Tuesday, July 20, 2010

St. Augustine, FL, the oldest city in the United States, has many odd stories, but none odder than the November, 1896, discovery of a monstrous something that washed ashore at what is now St. Augustine Beach. Geoff Dobson pens this review of the circumstances that surrounded the finding, including a photograph. Along the way, Dobson shows that St. Augustine wasn't the only place being visited by large and mysterious marine creatures at the time and gives some detailed accounts of other marine sightings of creatures that still defy explanation. In other cryptid news today, a vintage newspaper clipping reveals an Isle of Wight Mystery Cat from 1940 and Robert Schneck Presents: Mermaids and Mermen Part One. Meanwhile, a mystery presents itself in South America as Hundreds of Dead Penguins Wash Up on Brazil Shores. With photo.

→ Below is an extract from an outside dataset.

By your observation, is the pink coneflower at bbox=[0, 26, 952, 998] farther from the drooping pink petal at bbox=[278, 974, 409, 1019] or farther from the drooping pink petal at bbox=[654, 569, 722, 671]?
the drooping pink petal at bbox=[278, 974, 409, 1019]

Japanese Monsters: Richard Freeman Interview There's Something in the Woods
One author interviews another in this look at Richard Freeman's new book that reveals the wide range of monstrous creatures that populate the legends of the Land of the Rising Sun. Nick Redfern talks with Freeman, author of The Great Yokai Encyclopedia: The A - Z of Japanese Monsters, which Redfern calls an "appropriately Godzilla-sized book" because it is a massive 416 pages in length. Freeman goes into detail about several of the monstrous forms that inhabit Japanese folklore, easily bringing to the fore a national mindset that could create a monster such as Godzilla and all of that legendary creature's bizarre foes. Elsewhere, Tom Ruffles at the Society for Psychical Research reviews a book the publisher says "is instant CPR for the head." Ruffles reveals the fourteen entries in the new book edited by Ian Simmons in Electricity of the Mind: The Anomalist 14, available from Anomalist Books.